Sima Niu was a government official from the state of Song. In his conversations with Confucius, he asks for guidance on how to deal with his eldest brother’s plans to overthrow the rightful ruler of the state with a couple of indirect questions about the nature of goodness leadership. Although Confucius gives him sensible advice on how to conduct himself, he sensibly avoids striking at the heart of the matter. In 12.5, with his brother’s attempted coup a failure, Sima Niu’s lament that he alone has no brothers earns him a withering riposte from the follower Zixia, which is often misattributed to Confucius: “Within the four seas all men are brothers!”
Zixia makes his second and final appearance in the book in 12.22, in which he painstakingly explains to the follower Fan Chi what Confucius meant when he said: “Promote the upright and place them above the crooked, so that they can straighten the crooked.” Whether the reputedly slow and dim-witted Fan actually understood the references Zixia makes to great rulers and their ministers of antiquity in his response is seriously open to question!
After their appearances in the first two chapters of the book, Yan Hui and Ran Yong, two of Confucius’s favorite followers disappear from the scene. Zilu, one of the sage’s most faithful followers and closest companions, also features only once in the book. He can be found in 12.12, where Confucius either marvels or complains: “Only Zilu could pass judgment on a lawsuit after hearing half the evidence.”
Youzi, who for a very brief period after Confucius’s death assumed the leadership mantle primarily because of his uncanny physical resemblance to the sage, is another follower who only appears once. Indeed 12.9 features his final appearance in the Analects. At least he makes the most of it with a perceptive warning to Duke Ai, the ruler of the state of Lu, to cut the taxes levied on the common people to stimulate the economy.

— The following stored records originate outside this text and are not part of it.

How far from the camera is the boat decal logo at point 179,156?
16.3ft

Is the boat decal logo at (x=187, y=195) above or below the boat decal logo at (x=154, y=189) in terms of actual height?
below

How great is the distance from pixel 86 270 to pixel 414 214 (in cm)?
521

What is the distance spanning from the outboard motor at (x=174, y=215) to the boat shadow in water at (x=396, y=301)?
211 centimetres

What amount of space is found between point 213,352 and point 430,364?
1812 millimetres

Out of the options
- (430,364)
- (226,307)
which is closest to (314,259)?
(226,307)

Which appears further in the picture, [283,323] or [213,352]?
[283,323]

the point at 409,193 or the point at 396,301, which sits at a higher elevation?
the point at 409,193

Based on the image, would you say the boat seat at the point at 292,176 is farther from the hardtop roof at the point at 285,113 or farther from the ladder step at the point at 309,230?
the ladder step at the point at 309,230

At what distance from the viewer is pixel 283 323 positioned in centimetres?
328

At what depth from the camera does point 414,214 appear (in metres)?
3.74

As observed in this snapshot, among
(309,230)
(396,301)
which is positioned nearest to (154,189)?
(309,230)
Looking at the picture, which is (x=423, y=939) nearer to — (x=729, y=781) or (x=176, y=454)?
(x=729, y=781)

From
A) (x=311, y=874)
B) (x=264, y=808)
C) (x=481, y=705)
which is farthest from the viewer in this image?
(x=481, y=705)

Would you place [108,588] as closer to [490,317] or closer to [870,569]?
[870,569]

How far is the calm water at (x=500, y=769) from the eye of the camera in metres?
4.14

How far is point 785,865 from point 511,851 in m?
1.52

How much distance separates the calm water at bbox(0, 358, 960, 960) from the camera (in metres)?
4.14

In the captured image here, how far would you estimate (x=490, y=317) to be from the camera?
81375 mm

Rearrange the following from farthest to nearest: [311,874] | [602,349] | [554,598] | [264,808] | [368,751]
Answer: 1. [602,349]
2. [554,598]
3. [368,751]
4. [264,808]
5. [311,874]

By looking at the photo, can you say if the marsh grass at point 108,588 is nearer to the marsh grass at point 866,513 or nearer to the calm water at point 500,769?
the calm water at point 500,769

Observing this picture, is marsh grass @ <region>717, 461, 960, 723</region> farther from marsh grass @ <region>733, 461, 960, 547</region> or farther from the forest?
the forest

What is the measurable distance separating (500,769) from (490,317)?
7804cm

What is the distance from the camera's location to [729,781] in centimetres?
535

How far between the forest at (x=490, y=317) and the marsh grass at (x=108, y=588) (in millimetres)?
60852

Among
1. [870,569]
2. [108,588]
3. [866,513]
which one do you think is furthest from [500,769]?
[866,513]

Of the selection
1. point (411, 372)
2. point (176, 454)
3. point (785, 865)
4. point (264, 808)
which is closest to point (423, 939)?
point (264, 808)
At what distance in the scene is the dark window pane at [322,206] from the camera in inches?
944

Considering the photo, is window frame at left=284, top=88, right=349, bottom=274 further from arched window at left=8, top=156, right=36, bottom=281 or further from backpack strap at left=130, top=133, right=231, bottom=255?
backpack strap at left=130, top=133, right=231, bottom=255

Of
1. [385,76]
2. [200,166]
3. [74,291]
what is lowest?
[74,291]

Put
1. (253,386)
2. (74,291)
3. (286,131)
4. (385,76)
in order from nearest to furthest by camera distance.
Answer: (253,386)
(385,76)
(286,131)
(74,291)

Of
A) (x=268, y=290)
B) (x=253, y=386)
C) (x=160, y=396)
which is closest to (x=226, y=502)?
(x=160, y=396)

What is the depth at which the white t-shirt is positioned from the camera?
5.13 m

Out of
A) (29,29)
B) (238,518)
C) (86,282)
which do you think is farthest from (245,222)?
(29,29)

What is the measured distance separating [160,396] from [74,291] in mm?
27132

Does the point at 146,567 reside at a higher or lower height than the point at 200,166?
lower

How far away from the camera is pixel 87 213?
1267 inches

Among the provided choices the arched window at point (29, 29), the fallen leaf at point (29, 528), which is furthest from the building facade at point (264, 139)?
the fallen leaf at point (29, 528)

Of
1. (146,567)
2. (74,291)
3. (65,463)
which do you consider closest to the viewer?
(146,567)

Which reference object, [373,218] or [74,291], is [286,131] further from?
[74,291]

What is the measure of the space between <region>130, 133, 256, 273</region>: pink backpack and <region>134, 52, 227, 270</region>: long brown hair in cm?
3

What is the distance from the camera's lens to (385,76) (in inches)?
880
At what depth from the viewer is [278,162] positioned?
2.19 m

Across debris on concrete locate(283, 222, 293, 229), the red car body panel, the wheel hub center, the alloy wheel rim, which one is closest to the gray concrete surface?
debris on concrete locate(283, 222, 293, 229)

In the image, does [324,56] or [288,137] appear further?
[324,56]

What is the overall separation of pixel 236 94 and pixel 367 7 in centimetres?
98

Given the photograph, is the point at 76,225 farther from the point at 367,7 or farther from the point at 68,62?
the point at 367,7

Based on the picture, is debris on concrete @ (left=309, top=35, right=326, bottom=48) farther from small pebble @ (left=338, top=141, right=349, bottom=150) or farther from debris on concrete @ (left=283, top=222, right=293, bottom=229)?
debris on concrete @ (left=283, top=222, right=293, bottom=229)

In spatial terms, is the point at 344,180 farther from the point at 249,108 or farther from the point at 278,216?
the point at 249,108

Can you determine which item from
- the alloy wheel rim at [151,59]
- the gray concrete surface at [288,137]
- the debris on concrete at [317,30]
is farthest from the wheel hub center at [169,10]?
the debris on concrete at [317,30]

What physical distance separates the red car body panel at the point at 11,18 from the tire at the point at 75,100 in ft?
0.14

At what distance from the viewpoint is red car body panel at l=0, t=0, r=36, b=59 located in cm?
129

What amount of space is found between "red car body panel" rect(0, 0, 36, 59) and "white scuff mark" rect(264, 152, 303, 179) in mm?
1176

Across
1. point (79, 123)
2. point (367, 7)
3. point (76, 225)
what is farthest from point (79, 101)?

Zengzi, another young pretender to Confucius’s position, also makes a single appearance in the final chapter of the book by expanding on the sage’s musings on friendship to Zigong in the previous chapter.
Zigong appears two more times in the book. In 12.7, he pushes Confucius for deeper insight on governance, and 12.8, he sharply challenges the contention of an obscure minister from the state of Wei called Ji Zicheng that leaders are born and not made.
This puts Zigong second in terms of appearances in the book, just behind Zizhang, who makes four. As is his habit, this bright but perhaps insecure young follower challenges Confucius with a series of seemingly clever questions about subjects as varied as vision, virtue, confusion, celebrity, and accomplishment in 12.6, 12.10, 12.14, and 12.20.
It almost goes without saying that the sage is more than able to handle them. Presumably he must have enjoyed taking his eager but arrogant young follower down a peg or two every now and then.